Methods: In vitro and in vivo assays were used to assess the ability of ALT-946 to inhibit AGE-protein cross-link formation. Diabetic animals were randomly allocated into groups receiving aminoguanidine for 32 weeks, ALT-946 or vehicle (untreated). As a delayed intervention protocol, an additional diabetic group was treated with ALT-946 from week 16 to week 32 of the study. Non-diabetic rats were studied concurrently. Systolic blood pressure, body weight, plasma glucose, glycated haemoglobin and urinary albumin excretion were measured serially. Accumulation of advanced-glycation end products in the kidney was assessed by immunohistochemistry.

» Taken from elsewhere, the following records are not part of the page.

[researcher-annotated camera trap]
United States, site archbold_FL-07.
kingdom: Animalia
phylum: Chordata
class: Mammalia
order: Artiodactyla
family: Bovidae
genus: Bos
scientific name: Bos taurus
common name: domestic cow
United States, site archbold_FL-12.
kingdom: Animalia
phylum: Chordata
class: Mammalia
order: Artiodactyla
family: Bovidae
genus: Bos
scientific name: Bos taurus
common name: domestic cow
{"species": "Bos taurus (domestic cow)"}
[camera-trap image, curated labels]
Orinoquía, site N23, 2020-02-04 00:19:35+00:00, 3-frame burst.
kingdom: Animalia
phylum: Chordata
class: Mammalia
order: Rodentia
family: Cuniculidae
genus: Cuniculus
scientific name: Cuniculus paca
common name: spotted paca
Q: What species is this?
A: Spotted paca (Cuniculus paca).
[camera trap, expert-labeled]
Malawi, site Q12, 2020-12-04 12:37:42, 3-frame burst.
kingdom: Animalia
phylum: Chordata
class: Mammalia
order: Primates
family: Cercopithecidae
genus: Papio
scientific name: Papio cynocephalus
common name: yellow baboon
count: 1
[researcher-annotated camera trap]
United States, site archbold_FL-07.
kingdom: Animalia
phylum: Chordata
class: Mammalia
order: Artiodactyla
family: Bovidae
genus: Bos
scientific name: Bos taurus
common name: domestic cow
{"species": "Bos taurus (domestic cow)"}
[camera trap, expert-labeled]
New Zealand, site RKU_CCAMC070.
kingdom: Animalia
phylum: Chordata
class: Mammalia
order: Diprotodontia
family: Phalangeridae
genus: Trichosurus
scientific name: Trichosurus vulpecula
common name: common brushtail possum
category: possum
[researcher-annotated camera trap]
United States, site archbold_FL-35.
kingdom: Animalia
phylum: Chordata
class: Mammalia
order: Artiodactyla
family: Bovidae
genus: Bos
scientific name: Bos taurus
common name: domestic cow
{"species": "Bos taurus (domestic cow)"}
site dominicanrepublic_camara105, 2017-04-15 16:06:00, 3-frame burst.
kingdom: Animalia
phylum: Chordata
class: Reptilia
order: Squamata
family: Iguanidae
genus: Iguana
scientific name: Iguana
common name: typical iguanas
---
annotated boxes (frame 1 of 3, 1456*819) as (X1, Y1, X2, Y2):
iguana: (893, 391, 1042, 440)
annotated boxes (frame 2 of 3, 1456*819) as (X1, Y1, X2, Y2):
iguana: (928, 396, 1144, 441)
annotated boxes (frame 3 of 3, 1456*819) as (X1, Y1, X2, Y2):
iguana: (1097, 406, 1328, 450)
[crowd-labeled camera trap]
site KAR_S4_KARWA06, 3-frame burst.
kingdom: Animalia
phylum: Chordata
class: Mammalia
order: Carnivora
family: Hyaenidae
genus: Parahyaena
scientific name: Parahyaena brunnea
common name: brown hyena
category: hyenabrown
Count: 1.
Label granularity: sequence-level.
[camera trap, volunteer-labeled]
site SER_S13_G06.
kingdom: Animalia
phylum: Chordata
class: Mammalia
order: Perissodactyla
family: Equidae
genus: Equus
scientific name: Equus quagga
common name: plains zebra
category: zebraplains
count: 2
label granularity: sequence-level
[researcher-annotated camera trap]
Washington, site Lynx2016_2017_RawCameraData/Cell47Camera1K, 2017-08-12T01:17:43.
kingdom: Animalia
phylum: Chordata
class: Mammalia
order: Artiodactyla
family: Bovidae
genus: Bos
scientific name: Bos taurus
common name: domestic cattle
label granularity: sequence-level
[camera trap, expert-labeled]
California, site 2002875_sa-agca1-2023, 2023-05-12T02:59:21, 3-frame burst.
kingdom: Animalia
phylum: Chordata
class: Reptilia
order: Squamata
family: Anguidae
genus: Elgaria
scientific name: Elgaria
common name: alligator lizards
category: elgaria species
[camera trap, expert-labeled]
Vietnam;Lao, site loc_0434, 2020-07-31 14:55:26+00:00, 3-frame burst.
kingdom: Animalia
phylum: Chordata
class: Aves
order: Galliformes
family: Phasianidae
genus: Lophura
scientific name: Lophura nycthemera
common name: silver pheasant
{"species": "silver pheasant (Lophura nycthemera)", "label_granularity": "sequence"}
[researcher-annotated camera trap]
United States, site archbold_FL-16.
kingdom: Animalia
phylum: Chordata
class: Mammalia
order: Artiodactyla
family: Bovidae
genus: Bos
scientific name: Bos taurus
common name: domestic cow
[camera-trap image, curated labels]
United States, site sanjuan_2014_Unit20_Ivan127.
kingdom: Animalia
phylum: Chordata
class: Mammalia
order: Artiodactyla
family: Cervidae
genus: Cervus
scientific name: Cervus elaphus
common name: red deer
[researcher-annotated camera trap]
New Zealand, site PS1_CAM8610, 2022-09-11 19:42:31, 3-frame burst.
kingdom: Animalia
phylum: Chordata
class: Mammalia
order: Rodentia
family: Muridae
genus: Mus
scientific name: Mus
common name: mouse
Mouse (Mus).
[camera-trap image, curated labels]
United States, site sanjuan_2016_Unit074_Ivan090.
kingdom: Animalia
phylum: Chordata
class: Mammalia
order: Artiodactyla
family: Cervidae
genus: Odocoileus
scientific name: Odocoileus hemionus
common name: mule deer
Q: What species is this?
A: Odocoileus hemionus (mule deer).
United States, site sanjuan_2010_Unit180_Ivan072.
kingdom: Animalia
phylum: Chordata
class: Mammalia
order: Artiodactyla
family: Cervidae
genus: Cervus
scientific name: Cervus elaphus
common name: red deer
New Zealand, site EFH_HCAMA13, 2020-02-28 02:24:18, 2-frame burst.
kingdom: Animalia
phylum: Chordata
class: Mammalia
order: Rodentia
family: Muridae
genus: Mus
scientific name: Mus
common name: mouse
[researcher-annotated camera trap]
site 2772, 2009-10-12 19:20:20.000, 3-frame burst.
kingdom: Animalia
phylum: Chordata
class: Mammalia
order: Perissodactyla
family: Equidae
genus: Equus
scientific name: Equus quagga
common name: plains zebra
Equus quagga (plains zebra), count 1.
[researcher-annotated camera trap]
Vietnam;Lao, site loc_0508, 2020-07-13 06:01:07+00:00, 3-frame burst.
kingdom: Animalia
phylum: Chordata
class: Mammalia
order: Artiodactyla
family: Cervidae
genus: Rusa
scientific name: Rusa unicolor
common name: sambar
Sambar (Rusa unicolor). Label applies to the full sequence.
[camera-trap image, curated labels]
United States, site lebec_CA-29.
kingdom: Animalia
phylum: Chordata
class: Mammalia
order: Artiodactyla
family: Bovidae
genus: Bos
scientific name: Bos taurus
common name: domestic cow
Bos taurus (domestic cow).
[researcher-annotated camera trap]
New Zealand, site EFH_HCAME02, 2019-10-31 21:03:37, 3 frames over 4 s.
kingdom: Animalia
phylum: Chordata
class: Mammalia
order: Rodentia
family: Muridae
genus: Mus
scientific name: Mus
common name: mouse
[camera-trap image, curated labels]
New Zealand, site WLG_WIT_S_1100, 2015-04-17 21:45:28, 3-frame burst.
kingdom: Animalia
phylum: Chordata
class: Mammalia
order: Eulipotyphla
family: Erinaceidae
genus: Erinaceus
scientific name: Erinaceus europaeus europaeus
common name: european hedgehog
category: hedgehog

Results: The ALT-946 inhibitor was more potent than aminoguanidine in inhibiting AGE-protein cross-linking both in vitro and in vivo. Increased albuminuria observed in diabetic rats was attenuated in all three treatment groups. We found no difference in body weight, blood pressure or glycaemic control with any of the treatments. The untreated diabetic group had a twofold increase in glomerular staining for advanced-glycation end products compared with the diabetic groups which received treatment.
Conclusion/interpretation: ALT-946 is a potent inhibitor of advanced renal glycation end-product accumulation and reproduces the renoprotective effects of aminoguanidine. Therefore, ALT-946 should be considered as a treatment for preventing or retarding diabetic nephropathy.